> [Stated problem]:
Copy out the following material line for line, without changing anything.

========================================

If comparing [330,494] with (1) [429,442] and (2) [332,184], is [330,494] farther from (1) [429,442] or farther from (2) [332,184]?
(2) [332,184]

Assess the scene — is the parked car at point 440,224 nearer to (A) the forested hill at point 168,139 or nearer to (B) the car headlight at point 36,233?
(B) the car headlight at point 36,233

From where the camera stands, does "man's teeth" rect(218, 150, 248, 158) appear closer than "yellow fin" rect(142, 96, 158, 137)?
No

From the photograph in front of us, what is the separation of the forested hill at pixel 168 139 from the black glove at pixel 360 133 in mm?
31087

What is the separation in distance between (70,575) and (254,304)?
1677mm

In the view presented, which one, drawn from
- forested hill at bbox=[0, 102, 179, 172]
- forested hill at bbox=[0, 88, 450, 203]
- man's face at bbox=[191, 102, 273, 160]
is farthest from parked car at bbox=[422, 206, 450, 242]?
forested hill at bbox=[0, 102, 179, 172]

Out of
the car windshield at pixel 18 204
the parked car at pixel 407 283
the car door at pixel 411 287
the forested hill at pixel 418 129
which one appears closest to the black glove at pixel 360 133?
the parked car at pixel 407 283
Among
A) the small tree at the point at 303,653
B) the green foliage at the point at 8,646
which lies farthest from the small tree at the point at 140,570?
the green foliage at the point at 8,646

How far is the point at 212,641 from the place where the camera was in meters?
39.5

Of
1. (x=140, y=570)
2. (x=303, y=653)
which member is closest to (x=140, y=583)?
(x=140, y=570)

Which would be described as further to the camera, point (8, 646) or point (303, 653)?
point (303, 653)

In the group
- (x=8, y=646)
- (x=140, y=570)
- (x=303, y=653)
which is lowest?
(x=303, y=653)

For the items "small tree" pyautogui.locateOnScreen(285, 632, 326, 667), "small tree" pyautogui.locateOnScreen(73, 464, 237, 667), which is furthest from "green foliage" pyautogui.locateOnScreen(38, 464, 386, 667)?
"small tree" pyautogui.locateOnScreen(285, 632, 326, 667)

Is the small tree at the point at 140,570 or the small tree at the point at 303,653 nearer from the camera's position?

========================================

> [Worked solution]:
If comparing [330,494] with (1) [429,442] and (2) [332,184], is [330,494] farther from (1) [429,442] or farther from (2) [332,184]?
(2) [332,184]

Assess the scene — is the parked car at point 440,224 nearer to (A) the forested hill at point 168,139 or nearer to (B) the car headlight at point 36,233?
(B) the car headlight at point 36,233

From where the camera stands, does "man's teeth" rect(218, 150, 248, 158) appear closer than "yellow fin" rect(142, 96, 158, 137)?
No

From the photograph in front of us, what is the separation of the forested hill at pixel 168 139 from the black glove at pixel 360 133 in mm?
31087

What is the separation in distance between (70,575) and (254,304)?
1677mm

In the view presented, which one, drawn from
- forested hill at bbox=[0, 102, 179, 172]
- forested hill at bbox=[0, 88, 450, 203]
- man's face at bbox=[191, 102, 273, 160]
is farthest from parked car at bbox=[422, 206, 450, 242]?
forested hill at bbox=[0, 102, 179, 172]

Out of
the car windshield at pixel 18 204
the parked car at pixel 407 283
the car door at pixel 411 287
the forested hill at pixel 418 129
which one appears closest to the black glove at pixel 360 133?
the parked car at pixel 407 283
Among
A) the small tree at the point at 303,653
B) the green foliage at the point at 8,646
which lies farthest from the small tree at the point at 140,570?
the green foliage at the point at 8,646

How far is the point at 212,641 from the place where the camera was in meters?
39.5

Of
1. (x=140, y=570)
2. (x=303, y=653)
which member is closest to (x=140, y=583)?
(x=140, y=570)

Which would be described as further to the camera, point (8, 646) or point (303, 653)?
point (303, 653)

In the group
- (x=8, y=646)
- (x=140, y=570)
- (x=303, y=653)
which is lowest?
(x=303, y=653)

For the items "small tree" pyautogui.locateOnScreen(285, 632, 326, 667), "small tree" pyautogui.locateOnScreen(73, 464, 237, 667), which is furthest from "green foliage" pyautogui.locateOnScreen(38, 464, 386, 667)?
"small tree" pyautogui.locateOnScreen(285, 632, 326, 667)

Is the small tree at the point at 140,570 or the small tree at the point at 303,653 nearer from the camera's position?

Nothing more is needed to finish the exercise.